# Document excerpt
+ + + + +

I don't change my own oil on the C6 or in the GTO. It's just too difficult. The C6 won't go up ramps and requires pucks to jack it and is easily damaged. The GTO's skid plate is a pain in the butt. I do check my oil once a week. I check it in the morning before it has been started to get an accurate reading. The level has not gone down on any of my LSx engined vehicles.

As far as looking at the level in your jugs after an oil change, I think that would be a better indicator that you are not getting all of the oil out of the engine during your oil change if the dipstick shows full. Now if you notice the oil level steadily progressing downward on the dipstick you can definately say there is either oil loss or consumption.

I'd also be disapointed if any vehicle I had with 10,000 or less miles used any oil. Hell my lawn mower uses less than that.


----------



## CopperD (Apr 22, 2006)

The LS2 engine I had ate alot of oil to and I ended up with one cylinder with severe slapping. Sadly this seems like a little to common issue.

+ + + + +

# Dataset records
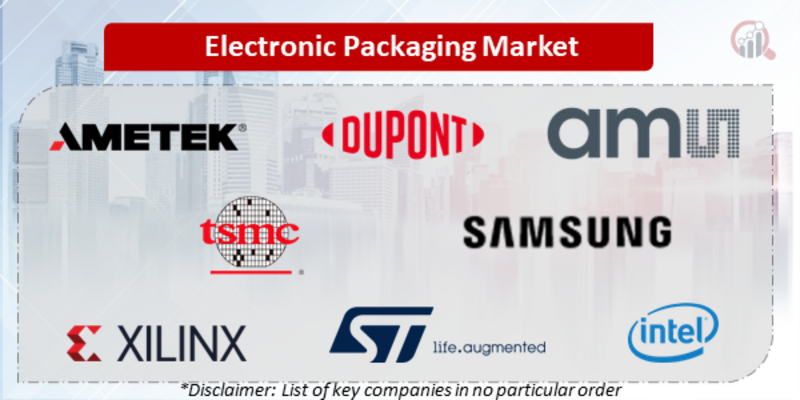 Electronic Packaging Market

AMETEK®

DUPONT

ams

tsmc

SAMSUNG

XILINX

ST life.augmented

intel

*Disclaimer: List of key companies in no particular order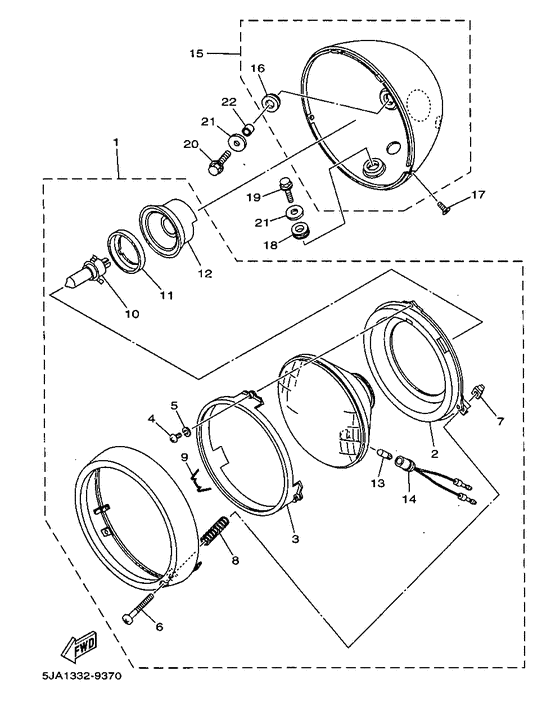 15
16
22
21
20
1
19
21
18
17
12
11
10
5
4
9
7
2
13
14
3
8
6
FWD
5JA1332-9370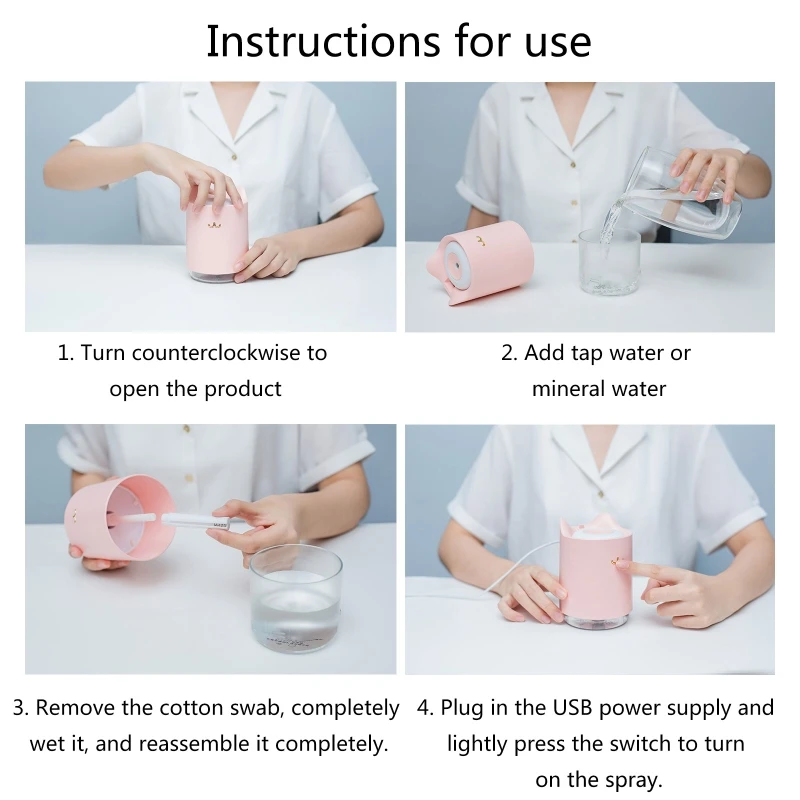 Instructions for use

1. Turn counterclockwise to open the product

2. Add tap water or mineral water

3. Remove the cotton swab, completely wet it, and reassemble it completely.

4. Plug in the USB power supply and lightly press the switch to turn on the spray.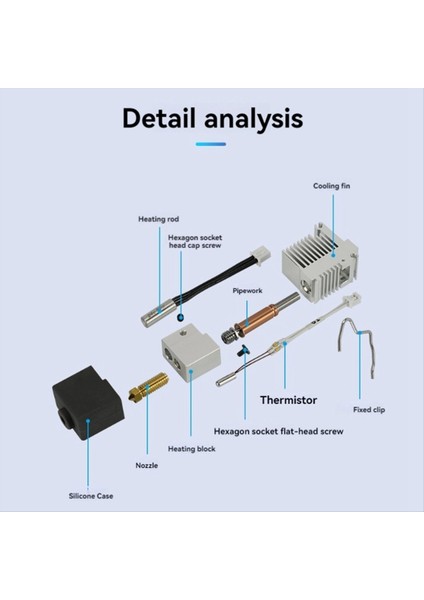 Detail analysis

Cooling fin

Heating rod

Hexagon socket head cap screw

Pipework

Thermistor

Fixed clip

Hexagon socket flat-head screw

Heating block

Nozzle

Silicone Case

+ + + + +

# Work order 1
Rewrite the paragraph of the forum thread on engine oil use that begins "I don't change my own oil" as a short bulleted list that keeps its main facts.
# Work order 2
Pick up the forum thread on engine oil use where it stops and write a few more sentences that carry it on.

# Your response 1
- Oil changes on the C6 and the GTO are not done at home because they are too difficult.
- The C6 won't go up ramps, needs pucks to be jacked up, and is easily damaged.
- The GTO's skid plate is a pain in the butt.
- The oil is checked once a week, in the morning before the engine has been started, for an accurate reading.
- The oil level has not gone down on any of the LSx-engined vehicles.

# Your response 2
----------



## burnz (Jul 26, 2006)

CopperD said:


> The LS2 engine I had ate alot of oil to and I ended up with one cylinder with severe slapping. Sadly this seems like a little to common issue.


did you have the dealer take care of this under warranty, and was that the old motor out of your gto. thanx.


----------



## TWOBIT (Aug 26, 2006)

dealer told me 1 quart per 2000 miles is in gm compliance


----------



## burnz (Jul 26, 2006)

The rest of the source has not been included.